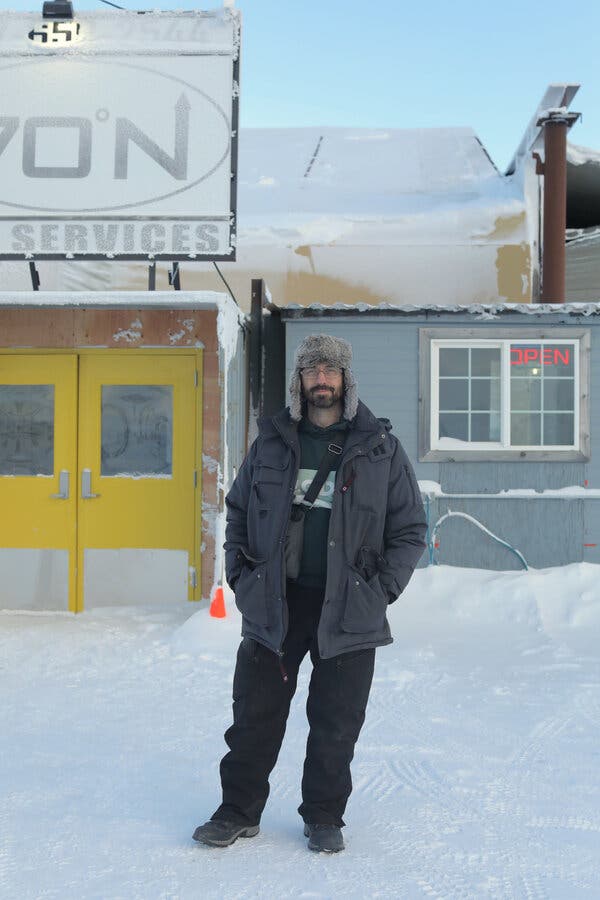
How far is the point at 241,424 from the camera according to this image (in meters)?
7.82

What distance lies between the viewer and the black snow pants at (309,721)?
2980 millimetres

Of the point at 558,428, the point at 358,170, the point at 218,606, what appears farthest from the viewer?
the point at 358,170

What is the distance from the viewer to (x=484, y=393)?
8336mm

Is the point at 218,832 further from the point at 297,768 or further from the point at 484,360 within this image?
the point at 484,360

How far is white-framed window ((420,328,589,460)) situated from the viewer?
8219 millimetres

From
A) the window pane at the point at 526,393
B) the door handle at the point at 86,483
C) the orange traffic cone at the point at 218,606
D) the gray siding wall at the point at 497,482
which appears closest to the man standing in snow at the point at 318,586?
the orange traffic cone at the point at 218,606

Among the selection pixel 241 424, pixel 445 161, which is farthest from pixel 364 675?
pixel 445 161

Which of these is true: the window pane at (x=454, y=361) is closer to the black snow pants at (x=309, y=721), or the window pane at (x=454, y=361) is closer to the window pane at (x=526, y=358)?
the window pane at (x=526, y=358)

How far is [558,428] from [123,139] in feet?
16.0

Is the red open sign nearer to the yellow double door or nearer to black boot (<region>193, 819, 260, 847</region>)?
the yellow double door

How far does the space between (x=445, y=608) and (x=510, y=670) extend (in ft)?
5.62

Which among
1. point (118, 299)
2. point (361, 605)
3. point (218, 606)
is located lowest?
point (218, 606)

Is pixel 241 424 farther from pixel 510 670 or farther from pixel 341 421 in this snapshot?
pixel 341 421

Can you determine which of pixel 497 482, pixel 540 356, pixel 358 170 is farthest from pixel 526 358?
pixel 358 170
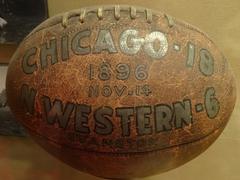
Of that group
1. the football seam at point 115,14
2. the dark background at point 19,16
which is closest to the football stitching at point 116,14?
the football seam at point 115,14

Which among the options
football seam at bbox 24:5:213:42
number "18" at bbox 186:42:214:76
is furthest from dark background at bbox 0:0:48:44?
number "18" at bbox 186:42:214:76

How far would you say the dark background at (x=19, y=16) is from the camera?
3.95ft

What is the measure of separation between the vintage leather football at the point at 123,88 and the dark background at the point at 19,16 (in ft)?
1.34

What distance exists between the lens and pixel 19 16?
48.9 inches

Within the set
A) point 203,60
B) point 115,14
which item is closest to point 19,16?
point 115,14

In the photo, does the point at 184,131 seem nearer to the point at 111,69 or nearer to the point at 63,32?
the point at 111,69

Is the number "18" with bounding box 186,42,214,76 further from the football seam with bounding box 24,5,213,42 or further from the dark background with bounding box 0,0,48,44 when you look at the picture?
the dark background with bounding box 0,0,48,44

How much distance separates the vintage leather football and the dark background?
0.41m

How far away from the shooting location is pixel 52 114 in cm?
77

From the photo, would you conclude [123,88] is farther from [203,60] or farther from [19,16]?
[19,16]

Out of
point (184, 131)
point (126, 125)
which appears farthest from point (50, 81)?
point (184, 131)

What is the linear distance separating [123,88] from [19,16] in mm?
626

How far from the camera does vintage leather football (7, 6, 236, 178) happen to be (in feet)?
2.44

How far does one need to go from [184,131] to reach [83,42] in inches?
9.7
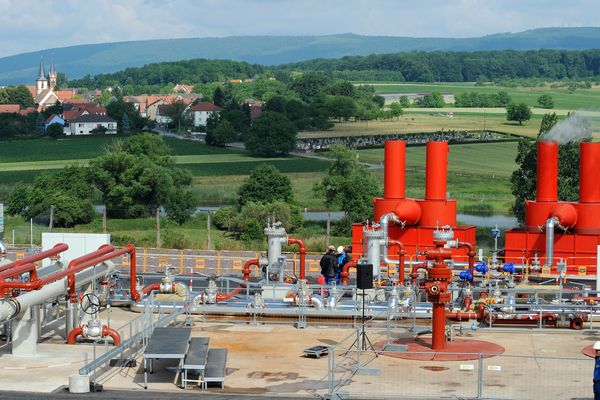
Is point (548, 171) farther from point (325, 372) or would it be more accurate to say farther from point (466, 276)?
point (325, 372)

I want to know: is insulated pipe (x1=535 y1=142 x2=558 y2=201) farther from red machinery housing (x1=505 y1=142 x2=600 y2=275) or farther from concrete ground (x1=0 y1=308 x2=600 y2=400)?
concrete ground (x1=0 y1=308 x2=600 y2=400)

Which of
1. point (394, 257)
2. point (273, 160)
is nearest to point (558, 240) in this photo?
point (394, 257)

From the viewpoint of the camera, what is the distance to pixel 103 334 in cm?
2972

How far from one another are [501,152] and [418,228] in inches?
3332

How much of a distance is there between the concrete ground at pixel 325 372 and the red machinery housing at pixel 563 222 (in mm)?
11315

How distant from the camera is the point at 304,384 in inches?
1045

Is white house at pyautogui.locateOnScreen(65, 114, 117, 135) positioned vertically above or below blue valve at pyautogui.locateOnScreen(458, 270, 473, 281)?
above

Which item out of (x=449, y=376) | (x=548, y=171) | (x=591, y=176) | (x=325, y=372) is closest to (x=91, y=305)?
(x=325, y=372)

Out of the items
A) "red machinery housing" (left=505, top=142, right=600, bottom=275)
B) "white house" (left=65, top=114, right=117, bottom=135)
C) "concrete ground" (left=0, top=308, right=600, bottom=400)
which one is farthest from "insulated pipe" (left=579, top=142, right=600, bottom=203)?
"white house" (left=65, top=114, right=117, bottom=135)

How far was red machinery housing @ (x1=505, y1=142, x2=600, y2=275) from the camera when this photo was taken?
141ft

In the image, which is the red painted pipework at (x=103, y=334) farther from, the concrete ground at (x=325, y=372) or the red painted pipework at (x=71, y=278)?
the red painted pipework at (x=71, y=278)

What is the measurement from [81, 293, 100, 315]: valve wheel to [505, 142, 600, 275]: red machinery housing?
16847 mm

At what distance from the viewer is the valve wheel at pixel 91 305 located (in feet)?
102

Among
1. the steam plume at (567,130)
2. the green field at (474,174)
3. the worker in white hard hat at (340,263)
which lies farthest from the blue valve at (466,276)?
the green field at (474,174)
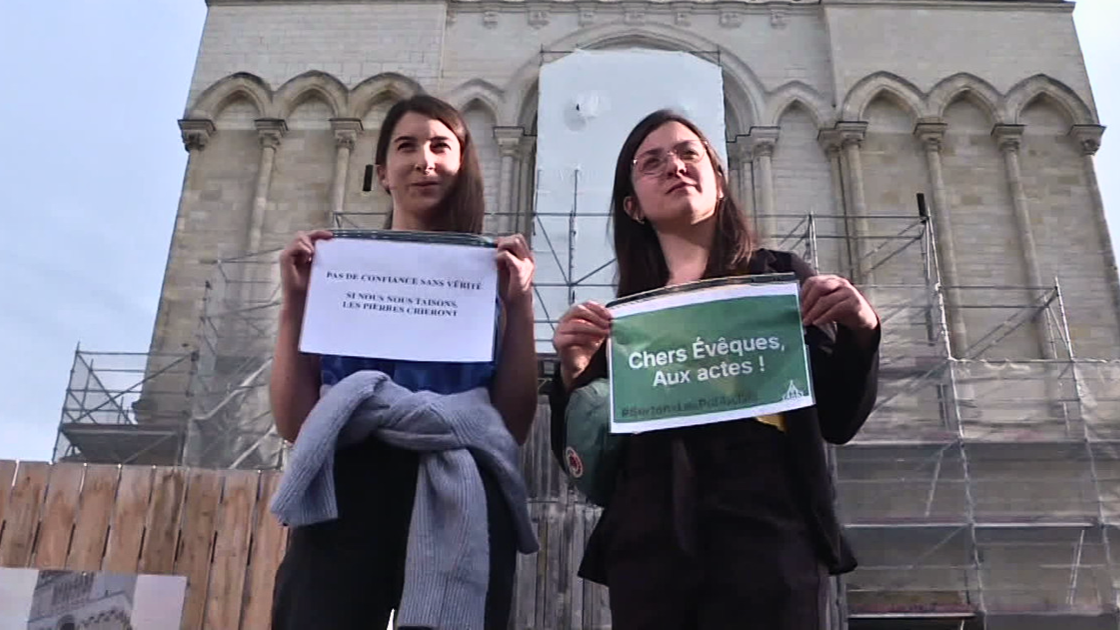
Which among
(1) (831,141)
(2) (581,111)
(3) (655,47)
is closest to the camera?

——

▶ **DIRECTIVE**
List every line of the listing above that contains the word "housing".

▶ **COMPLETE OUTPUT**
I want to know: is insulated pipe (x1=535 y1=142 x2=558 y2=201) farther from red machinery housing (x1=505 y1=142 x2=600 y2=275) or farther from concrete ground (x1=0 y1=308 x2=600 y2=400)?
How much of a distance is there between the concrete ground at pixel 325 372 and the red machinery housing at pixel 563 222 (in mm)?
A) "red machinery housing" (left=505, top=142, right=600, bottom=275)
How far was red machinery housing @ (x1=505, y1=142, x2=600, y2=275) from the camera when this photo was taken?
What is the measurement from [81, 293, 100, 315]: valve wheel to [505, 142, 600, 275]: red machinery housing?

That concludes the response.